What if a borrower files an application for forgiveness?

It is possible that a borrower may file an application for forgiveness after the lender has requested a guaranty purchase. In that case, the lender is obligated to process the forgiveness application. If the SBA has not yet completed the guaranty purchase and charge-off, the lender must immediately withdraw the request and not re-submit it until after the SBA completes its forgiveness review. If the SBA has already completed the purchase and charge-off, the lender must still process the forgiveness application, but the SBA will not remit a forgiveness payment to the lender, and instead will apply the forgiveness amount to reduce the borrower's outstanding loan amount.

What if a lender receives a payment from a borrower after the purchase?

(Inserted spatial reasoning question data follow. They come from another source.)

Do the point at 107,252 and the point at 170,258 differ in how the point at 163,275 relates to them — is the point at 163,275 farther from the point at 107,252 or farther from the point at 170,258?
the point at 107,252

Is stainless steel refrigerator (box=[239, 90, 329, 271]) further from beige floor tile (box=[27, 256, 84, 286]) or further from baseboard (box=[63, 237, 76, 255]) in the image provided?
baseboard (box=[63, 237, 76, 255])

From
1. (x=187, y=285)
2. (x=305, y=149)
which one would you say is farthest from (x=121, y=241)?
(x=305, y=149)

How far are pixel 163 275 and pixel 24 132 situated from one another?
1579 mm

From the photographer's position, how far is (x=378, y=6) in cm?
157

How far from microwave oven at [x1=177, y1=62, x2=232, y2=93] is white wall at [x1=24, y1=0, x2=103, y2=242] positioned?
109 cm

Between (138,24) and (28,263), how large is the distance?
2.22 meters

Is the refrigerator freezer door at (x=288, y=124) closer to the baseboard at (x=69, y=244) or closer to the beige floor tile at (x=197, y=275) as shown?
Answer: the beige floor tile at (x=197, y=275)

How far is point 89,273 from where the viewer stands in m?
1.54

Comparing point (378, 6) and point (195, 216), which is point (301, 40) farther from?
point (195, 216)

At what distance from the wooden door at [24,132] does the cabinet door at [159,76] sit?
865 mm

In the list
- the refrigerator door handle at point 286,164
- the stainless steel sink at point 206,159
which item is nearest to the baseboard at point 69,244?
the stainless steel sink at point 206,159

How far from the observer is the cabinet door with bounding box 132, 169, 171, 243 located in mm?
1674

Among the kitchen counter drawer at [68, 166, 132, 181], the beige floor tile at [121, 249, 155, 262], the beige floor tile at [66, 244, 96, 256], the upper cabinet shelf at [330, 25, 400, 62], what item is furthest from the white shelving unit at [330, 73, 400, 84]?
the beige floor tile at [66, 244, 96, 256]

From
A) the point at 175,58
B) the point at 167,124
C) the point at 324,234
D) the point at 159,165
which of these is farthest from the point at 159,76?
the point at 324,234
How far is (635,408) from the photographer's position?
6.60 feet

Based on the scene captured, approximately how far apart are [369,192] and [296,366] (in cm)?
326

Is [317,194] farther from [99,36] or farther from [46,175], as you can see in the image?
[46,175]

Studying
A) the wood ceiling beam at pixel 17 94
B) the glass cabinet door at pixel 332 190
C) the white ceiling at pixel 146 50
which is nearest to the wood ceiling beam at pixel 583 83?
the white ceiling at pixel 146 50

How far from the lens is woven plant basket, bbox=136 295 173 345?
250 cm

A lender may receive payments from or on behalf of a borrower after the SBA completes the guaranty purchase and charge-off. This could happen, for example, not only in a bankruptcy proceeding but also in a probate proceeding, other proceedings, or voluntarily. In that happy event, the lender is required to remit such payments to the SBA utilizing Pay.Gov.

What if a lender suspects fraud?

The procedural notice directs a lender to report fraud, waste or abuse to the Office of Credit Risk Management and to the Office of the Inspector General. However, it gives no guidance on processing an application for forgiveness when fraud is suspected, let alone when a lender may request the SBA for a purchase guaranty and charge-off.